** THE TASK **
Would you please write out each of the entries below exactly, omitting pictures?
════
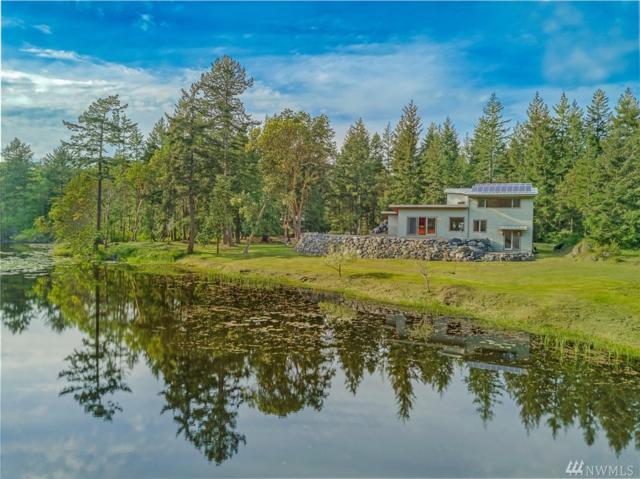 96 Pleasant Pond Lane, Friday Harbor, WA 98250 (#1286301) :: Homes on the Sound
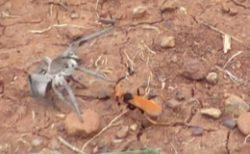 Осы - Охота осы на паука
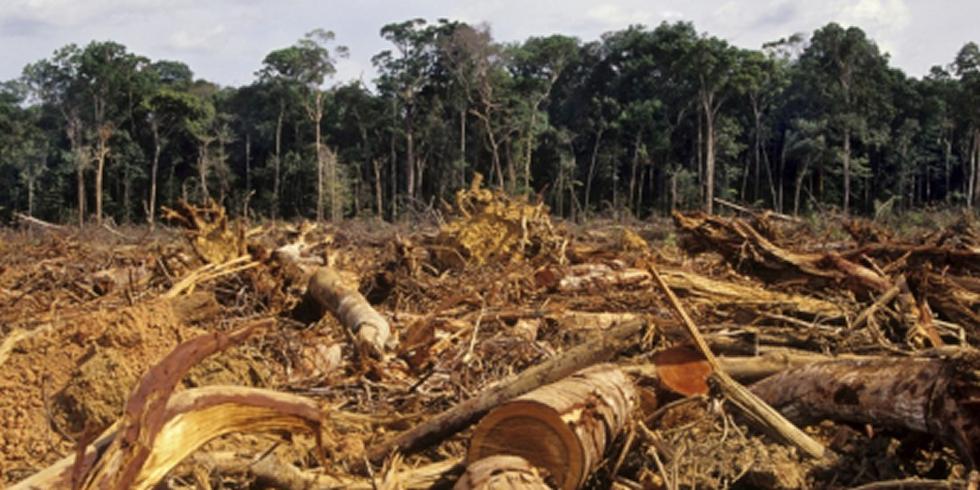 1359_deforestation_amazon_1024x667_1_460x230.png (980×490)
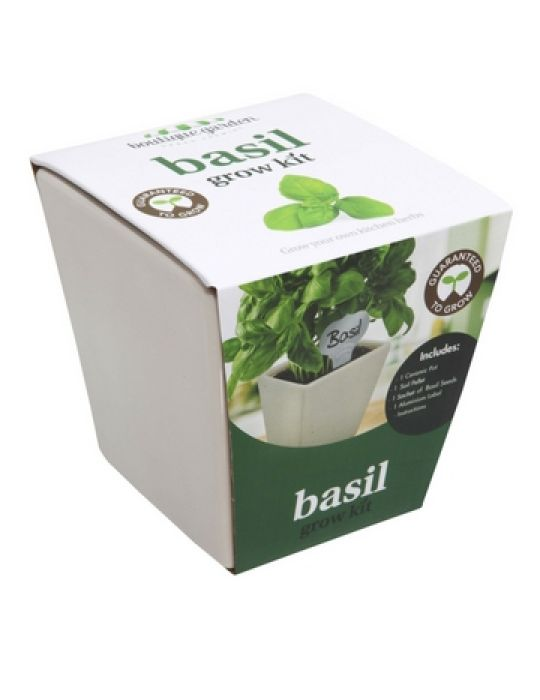Square Ceramic Pot Basil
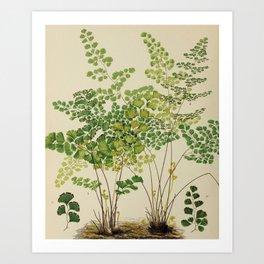 Maidenhair Ferns Art Print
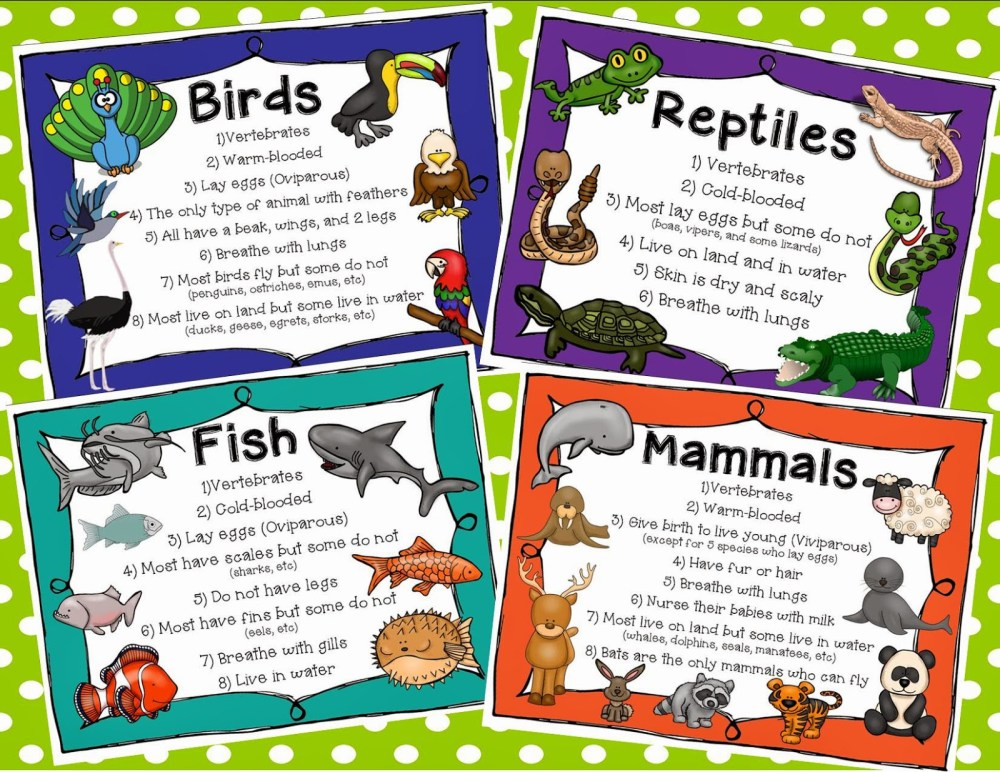 medium resolution of classification of animals for grade 2 - Clip Art Library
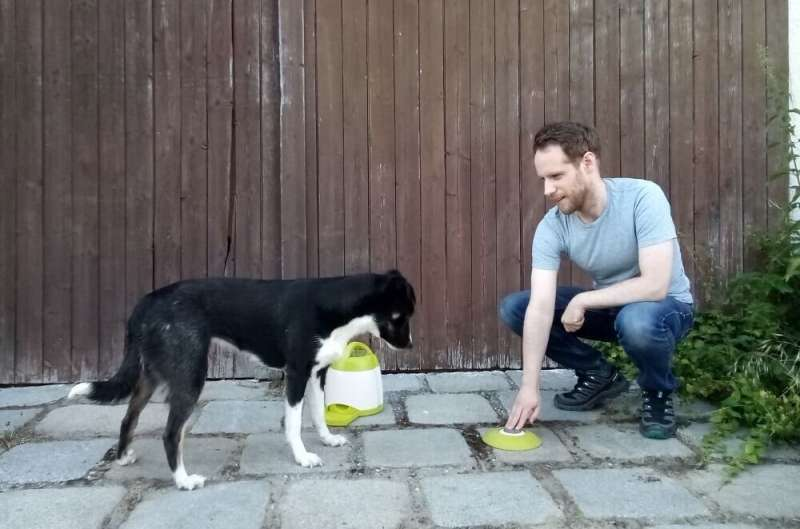 Dogs may not return their owners' good deeds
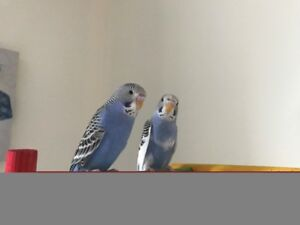 Baby Budgies for sale, 30.00 each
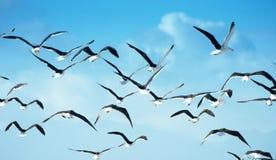 Flock av seagulls i flykten Fotografering för Bildbyråer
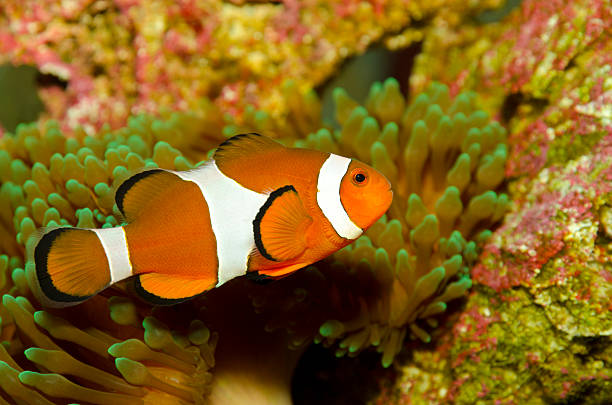 clownfish, anemonefish (Amphiprion Ocellaris) clownfish, anemonefish with anemone false clown fish stock pictures, royalty-free photos & images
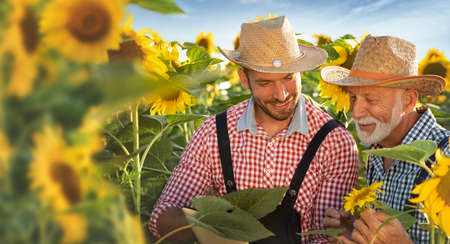 Senior and young farmers together examining crop of sunflowers in field, cooperation and experience in the field of agriculture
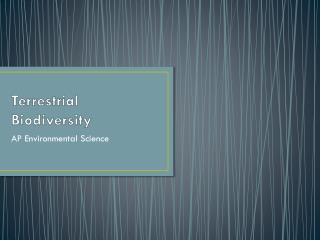Terrestrial Biodiversity
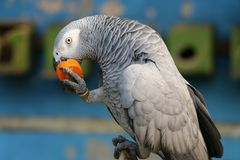 Eating time a parrot is eating royalty free stock photos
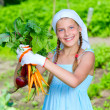 Vegetable garden - little gardener with bunch of organic carrots and beets — Stock Photo #26804011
════
** RESPONSE **
 96 Pleasant Pond Lane, Friday Harbor, WA 98250 (#1286301) :: Homes on the Sound
 Осы - Охота осы на паука
 1359_deforestation_amazon_1024x667_1_460x230.png (980×490)
Square Ceramic Pot Basil
 Maidenhair Ferns Art Print
 medium resolution of classification of animals for grade 2 - Clip Art Library
 Dogs may not return their owners' good deeds
 Baby Budgies for sale, 30.00 each
 Flock av seagulls i flykten Fotografering för Bildbyråer
 clownfish, anemonefish (Amphiprion Ocellaris) clownfish, anemonefish with anemone false clown fish stock pictures, royalty-free photos & images
 Senior and young farmers together examining crop of sunflowers in field, cooperation and experience in the field of agriculture
Terrestrial Biodiversity
 Eating time a parrot is eating royalty free stock photos
 Vegetable garden - little gardener with bunch of organic carrots and beets — Stock Photo #26804011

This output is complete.